I wouldn't dare to bring up the subject to him. He would get offended, and we haven't reached that point where either of us can talk with the other about anything. I assume most couples, in love or not, eventually reach that stage where they become so used to the other that pouring their heart out to them becomes second nature. I could well imagine myself talking to him in such a way, could imagine him listening attentively, nodding at all the right places—but I could never imagine quiet, aloof, emotionless Manfred reciprocating.

"It's been a while," he says once the two of them are seated across from each other. "How have you been?"
"Surprisingly well, despite the war," she replies. "I hear such interesting stories about your exploits from the newspapers."
His cheeks tinge pink. "It's nothing, really. I'm no different from the soldiers in the trenches; I see no reason for all the fuss being made about me."
Typical of him.
"I've read your book," she says, her gaze drawn to the hand he has loosely dangling over the edge of the armrest of his chair, his fingers discreetly clenching and unclenching. "I must say, I didn't know you were a man of words as well as a man of war."
He smirks. "It was ghostwritten. I had to dictate to a stenographer who then typed it up and sent it back to the publishing company."

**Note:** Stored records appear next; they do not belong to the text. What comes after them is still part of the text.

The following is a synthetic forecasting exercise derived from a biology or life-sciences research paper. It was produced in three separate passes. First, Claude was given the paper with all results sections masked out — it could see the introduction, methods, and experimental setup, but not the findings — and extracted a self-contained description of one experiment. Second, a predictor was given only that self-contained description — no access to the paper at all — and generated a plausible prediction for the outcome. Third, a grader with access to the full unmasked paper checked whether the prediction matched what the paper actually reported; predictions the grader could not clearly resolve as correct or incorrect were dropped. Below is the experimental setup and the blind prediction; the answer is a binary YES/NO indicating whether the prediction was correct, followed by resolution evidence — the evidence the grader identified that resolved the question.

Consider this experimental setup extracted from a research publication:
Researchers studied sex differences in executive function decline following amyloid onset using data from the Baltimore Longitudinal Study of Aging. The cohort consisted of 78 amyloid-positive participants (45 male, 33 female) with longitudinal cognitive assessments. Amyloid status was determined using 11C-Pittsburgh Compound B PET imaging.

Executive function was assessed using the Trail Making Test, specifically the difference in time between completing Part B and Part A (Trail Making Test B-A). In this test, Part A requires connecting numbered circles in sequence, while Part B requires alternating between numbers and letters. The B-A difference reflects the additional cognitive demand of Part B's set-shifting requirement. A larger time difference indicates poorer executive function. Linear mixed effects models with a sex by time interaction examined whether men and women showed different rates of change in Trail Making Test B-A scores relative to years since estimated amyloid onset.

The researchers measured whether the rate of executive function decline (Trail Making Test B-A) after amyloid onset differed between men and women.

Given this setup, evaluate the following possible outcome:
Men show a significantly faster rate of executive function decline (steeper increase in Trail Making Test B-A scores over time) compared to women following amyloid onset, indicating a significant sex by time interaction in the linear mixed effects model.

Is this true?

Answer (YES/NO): YES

She knew that already, but for the sake of continuing the barely buoyant conversation afloat, she played dumb.
He was talking about the publishing process, about how painters and photographers came to take pictures of him. All she could think about was how detached from the whole topic he seemed, how aloof and unaffected he was by it. Fame was a nuisance, could be a nuisance—but could he at least talk about it like he was actually talking about something and not reading off of a newspaper?
She realizes, as he shakes her hand and bows slightly to her in farewell, that she is no different from any of those frauleins in the marketplace, collecting his picture and discussing him with theatrical sighs. She has put him on a pedestal and has had him on it for too long—maybe that's why she is so disappointed now, she thinks as she watches him leave. He isn't all she assumed he'd be: romantic and attentive, and maybe that's the cause for her unhappiness.